WHAT THIS TASK INVOLVES — Find the line holding "content: unidentified animal" in the entries below. Give it again exactly, along with every line after it up to and including the line holding "MegaDetector max animal confidence: 0.95".
THE DATA START
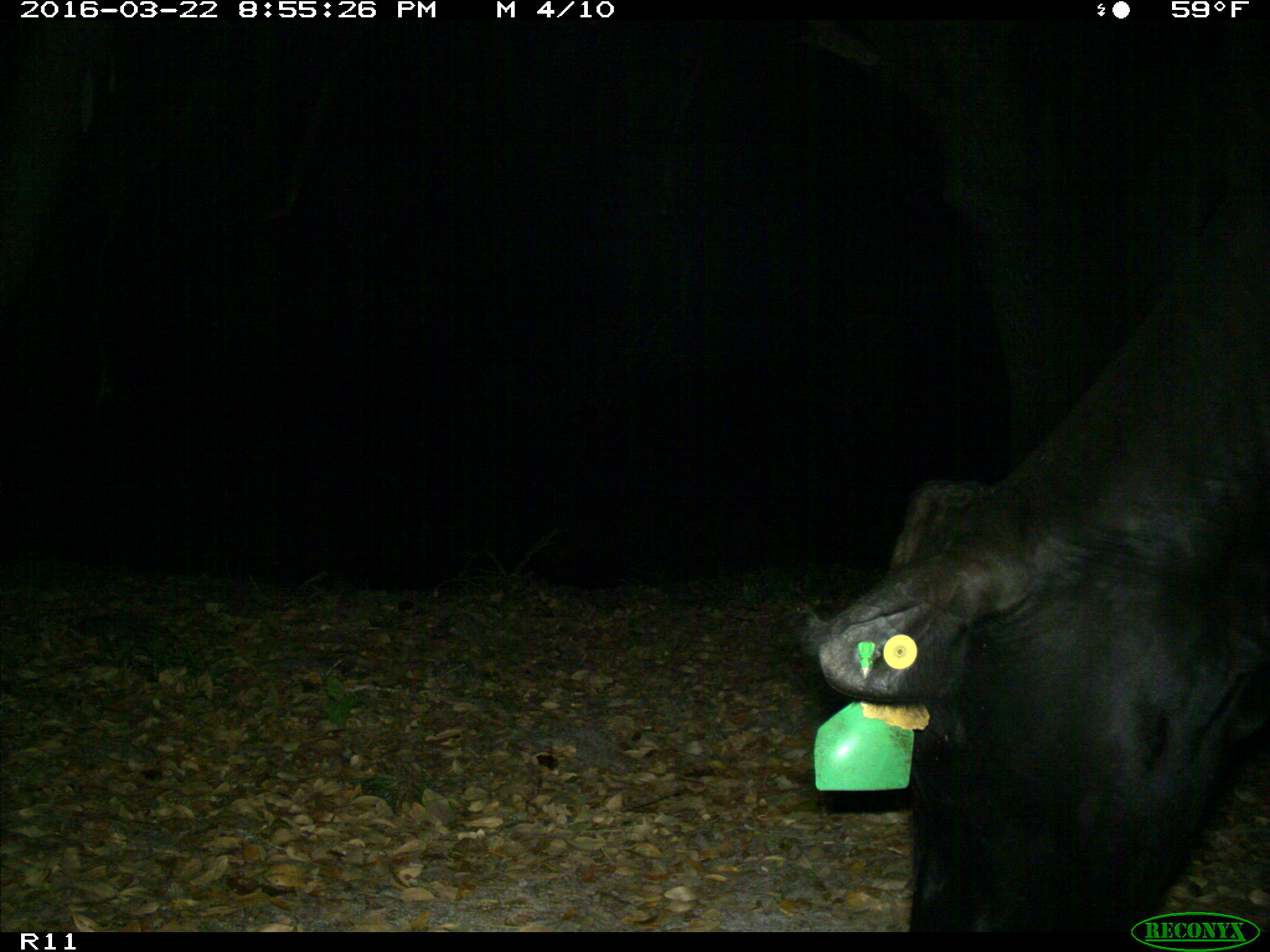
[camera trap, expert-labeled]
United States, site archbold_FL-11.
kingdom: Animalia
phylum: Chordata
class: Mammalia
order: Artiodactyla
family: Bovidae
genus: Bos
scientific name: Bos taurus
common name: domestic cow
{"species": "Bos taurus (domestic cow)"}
THE DATA END
THE DATA START
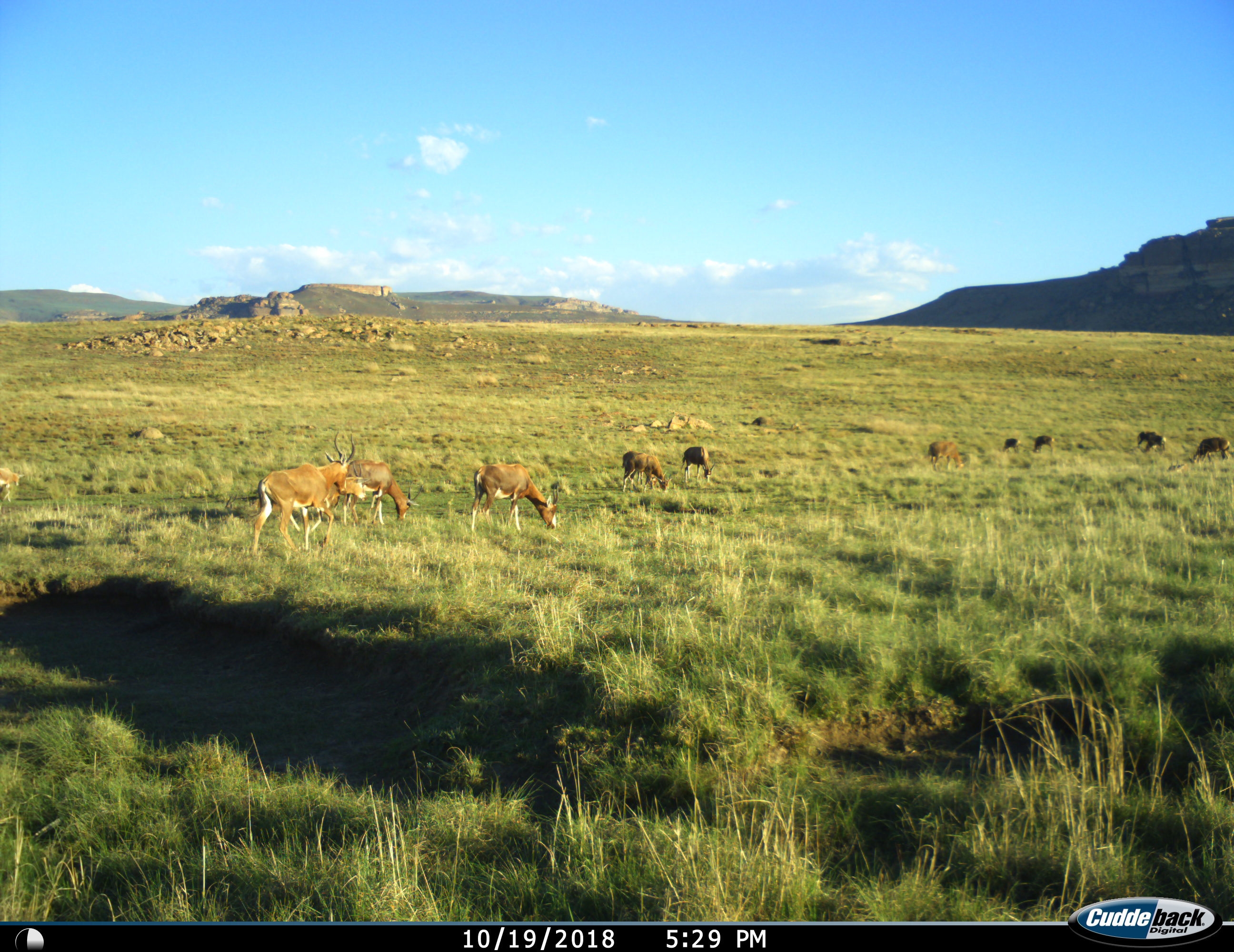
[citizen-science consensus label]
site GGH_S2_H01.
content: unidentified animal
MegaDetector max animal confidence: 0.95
THE DATA END
RESPONSE TO THE EXERCISE —
content: unidentified animal
MegaDetector max animal confidence: 0.95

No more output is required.